_ACTIVITY_: Would you reproduce exactly the lines below from the one holding "Consider this experimental" through the one holding "For each disorder, they", inclusive, and no others?

_INPUT_:
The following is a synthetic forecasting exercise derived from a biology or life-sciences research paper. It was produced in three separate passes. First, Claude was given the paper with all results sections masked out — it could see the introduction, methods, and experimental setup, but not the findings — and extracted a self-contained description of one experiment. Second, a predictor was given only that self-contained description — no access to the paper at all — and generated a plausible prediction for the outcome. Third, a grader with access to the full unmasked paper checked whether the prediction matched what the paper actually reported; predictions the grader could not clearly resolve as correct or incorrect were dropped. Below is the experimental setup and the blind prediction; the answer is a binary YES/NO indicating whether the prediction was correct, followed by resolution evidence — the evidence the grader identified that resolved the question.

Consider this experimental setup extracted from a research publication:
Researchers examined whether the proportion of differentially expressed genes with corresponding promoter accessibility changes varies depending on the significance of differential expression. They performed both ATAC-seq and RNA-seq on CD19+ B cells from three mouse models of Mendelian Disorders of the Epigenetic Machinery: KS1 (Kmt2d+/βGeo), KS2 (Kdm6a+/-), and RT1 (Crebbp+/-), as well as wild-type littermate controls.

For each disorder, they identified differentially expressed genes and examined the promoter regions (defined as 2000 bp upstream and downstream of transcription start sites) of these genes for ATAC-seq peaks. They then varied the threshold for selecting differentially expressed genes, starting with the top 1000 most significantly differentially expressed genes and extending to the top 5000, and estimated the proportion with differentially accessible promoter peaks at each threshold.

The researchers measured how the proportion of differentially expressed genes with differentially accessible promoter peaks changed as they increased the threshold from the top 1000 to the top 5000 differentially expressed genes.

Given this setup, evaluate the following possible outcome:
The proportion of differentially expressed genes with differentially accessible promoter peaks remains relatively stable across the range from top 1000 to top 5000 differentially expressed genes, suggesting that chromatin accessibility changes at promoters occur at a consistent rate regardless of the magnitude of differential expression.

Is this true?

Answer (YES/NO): NO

_SOLUTION FOR THIS PROBLEM_:
Consider this experimental setup extracted from a research publication:
Researchers examined whether the proportion of differentially expressed genes with corresponding promoter accessibility changes varies depending on the significance of differential expression. They performed both ATAC-seq and RNA-seq on CD19+ B cells from three mouse models of Mendelian Disorders of the Epigenetic Machinery: KS1 (Kmt2d+/βGeo), KS2 (Kdm6a+/-), and RT1 (Crebbp+/-), as well as wild-type littermate controls.

For each disorder, they identified differentially expressed genes and examined the promoter regions (defined as 2000 bp upstream and downstream of transcription start sites) of these genes for ATAC-seq peaks. They then varied the threshold for selecting differentially expressed genes, starting with the top 1000 most significantly differentially expressed genes and extending to the top 5000, and estimated the proportion with differentially accessible promoter peaks at each threshold.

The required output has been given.